• _Task directions_
From the first line to the last, copy the data exactly and drop the pictures.
++++ Excerpted records ++++
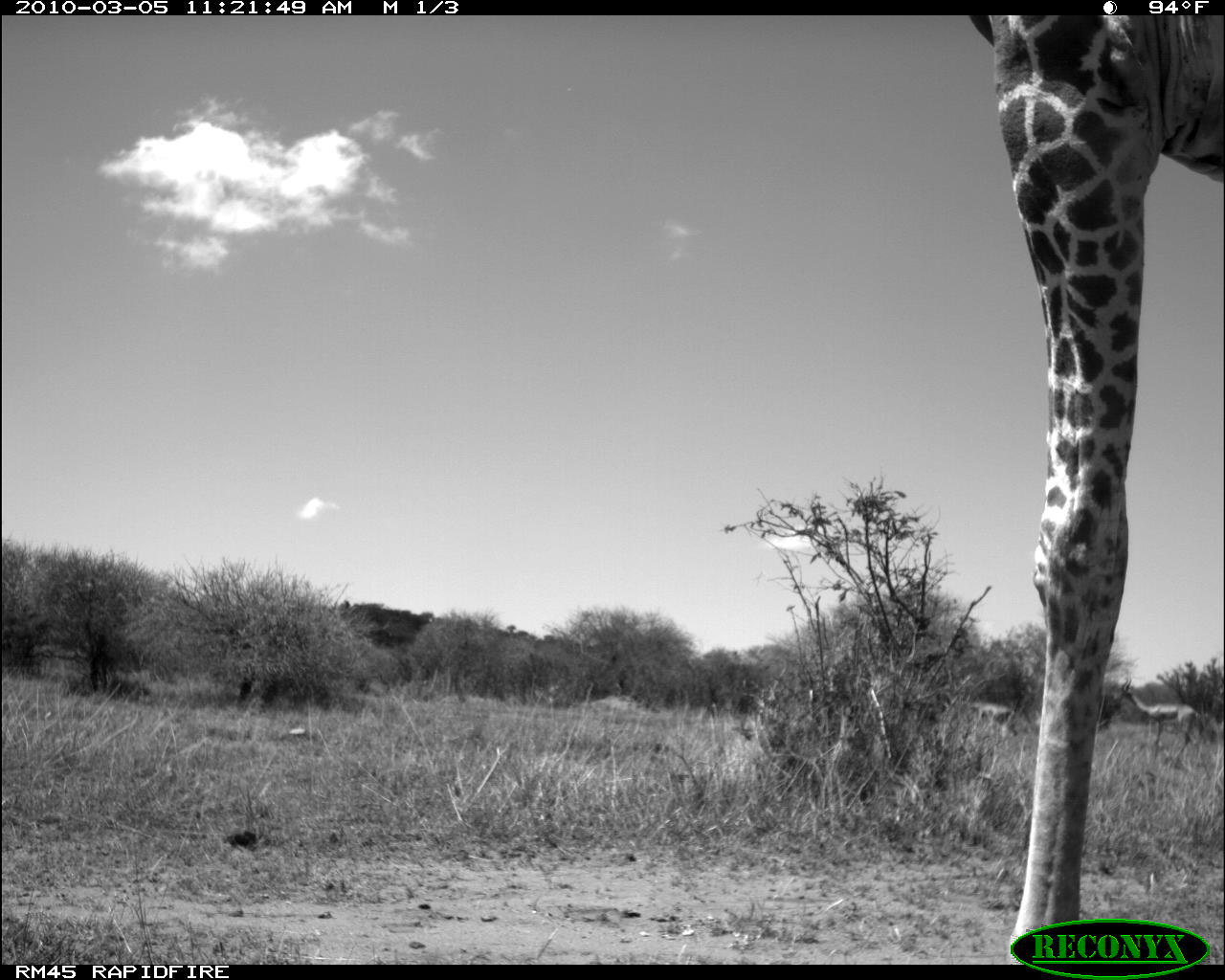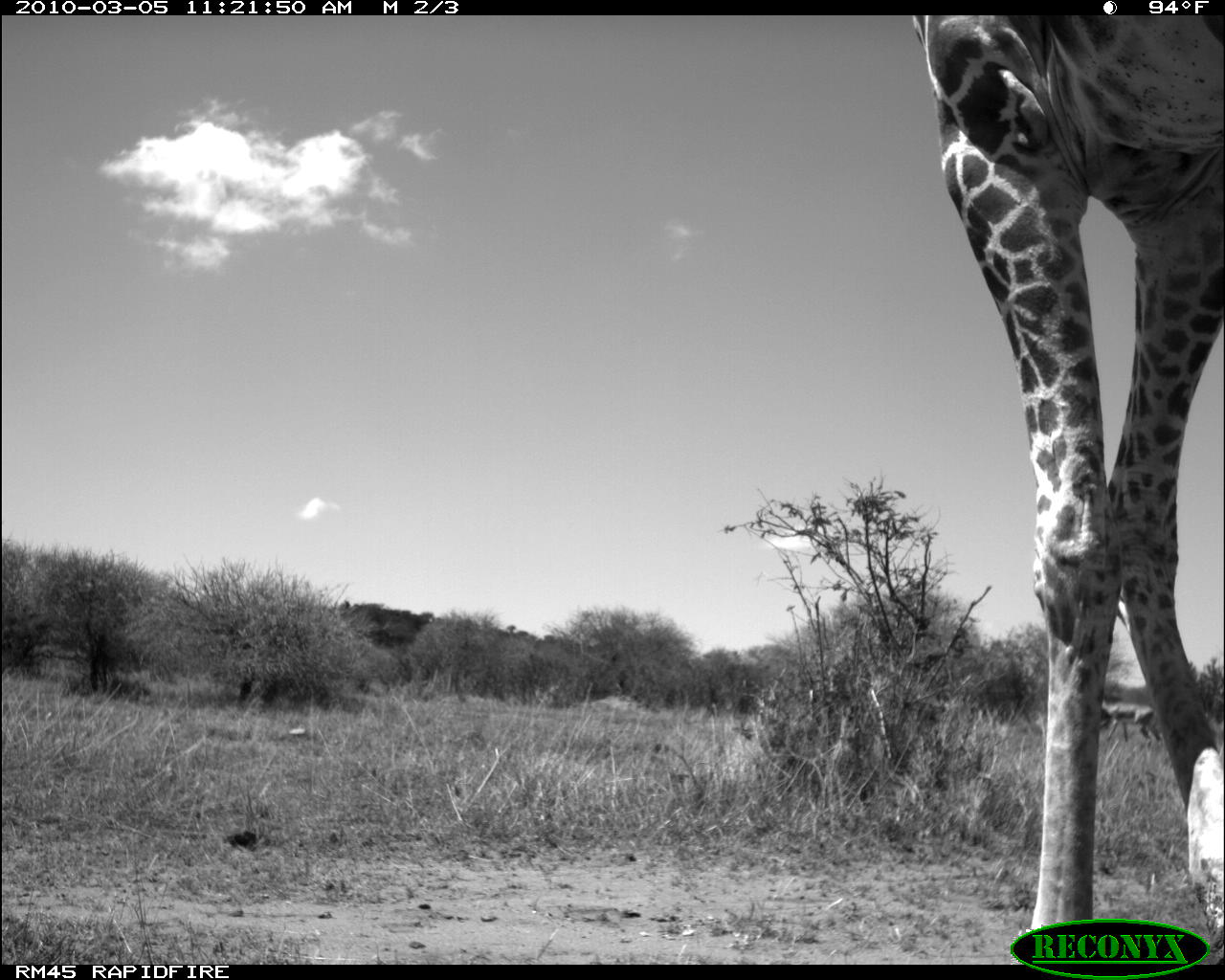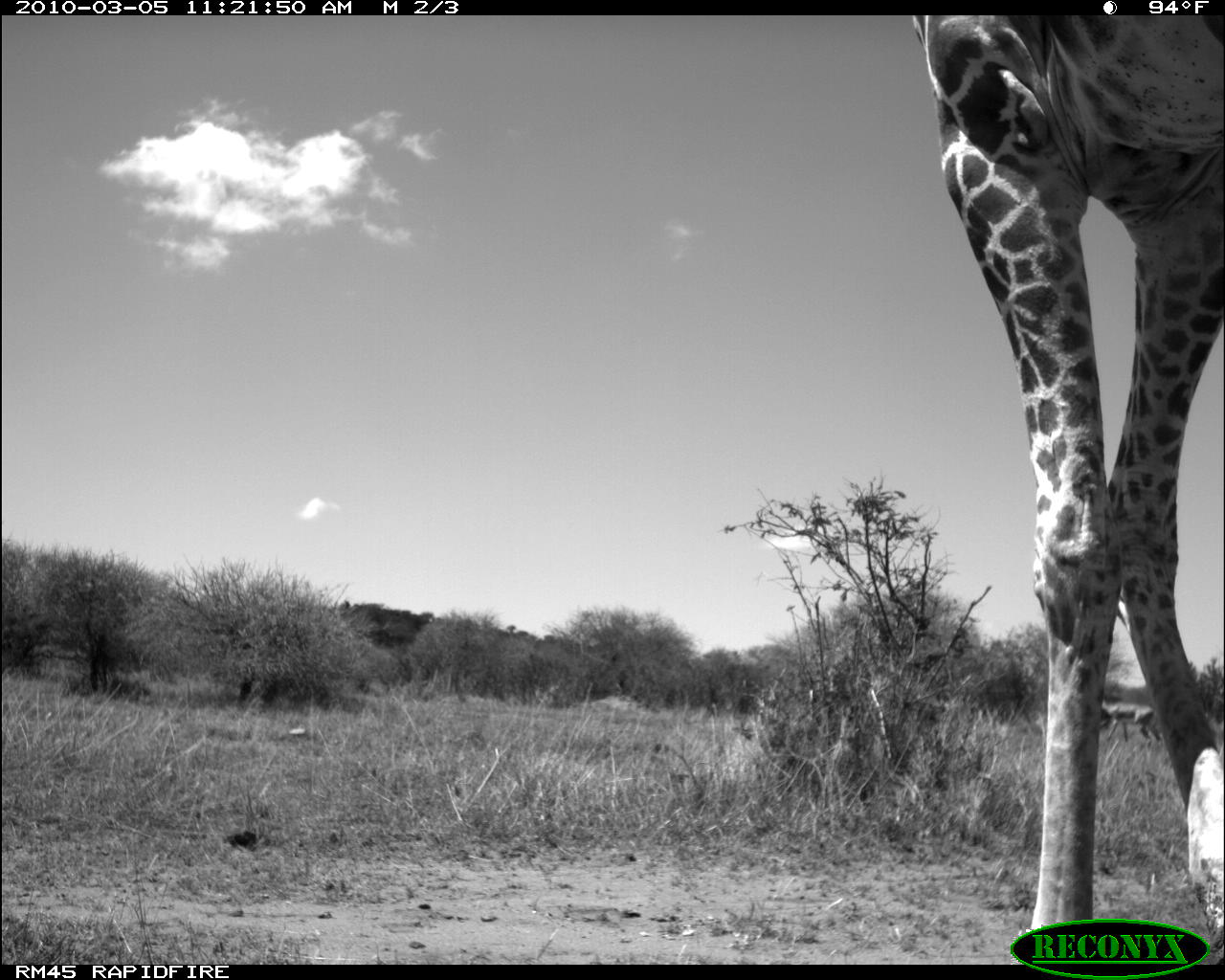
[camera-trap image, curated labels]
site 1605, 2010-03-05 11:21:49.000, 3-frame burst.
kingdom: Animalia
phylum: Chordata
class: Mammalia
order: Artiodactyla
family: Bovidae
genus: Litocranius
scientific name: Litocranius walleri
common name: gerenuk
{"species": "Litocranius walleri (gerenuk)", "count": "2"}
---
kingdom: Animalia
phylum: Chordata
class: Mammalia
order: Artiodactyla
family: Giraffidae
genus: Giraffa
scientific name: Giraffa camelopardalis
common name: giraffe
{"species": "Giraffa camelopardalis (giraffe)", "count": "1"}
++++
• _The answer_
[camera-trap image, curated labels]
site 1605, 2010-03-05 11:21:49.000, 3-frame burst.
kingdom: Animalia
phylum: Chordata
class: Mammalia
order: Artiodactyla
family: Bovidae
genus: Litocranius
scientific name: Litocranius walleri
common name: gerenuk
{"species": "Litocranius walleri (gerenuk)", "count": "2"}
---
kingdom: Animalia
phylum: Chordata
class: Mammalia
order: Artiodactyla
family: Giraffidae
genus: Giraffa
scientific name: Giraffa camelopardalis
common name: giraffe
{"species": "Giraffa camelopardalis (giraffe)", "count": "1"}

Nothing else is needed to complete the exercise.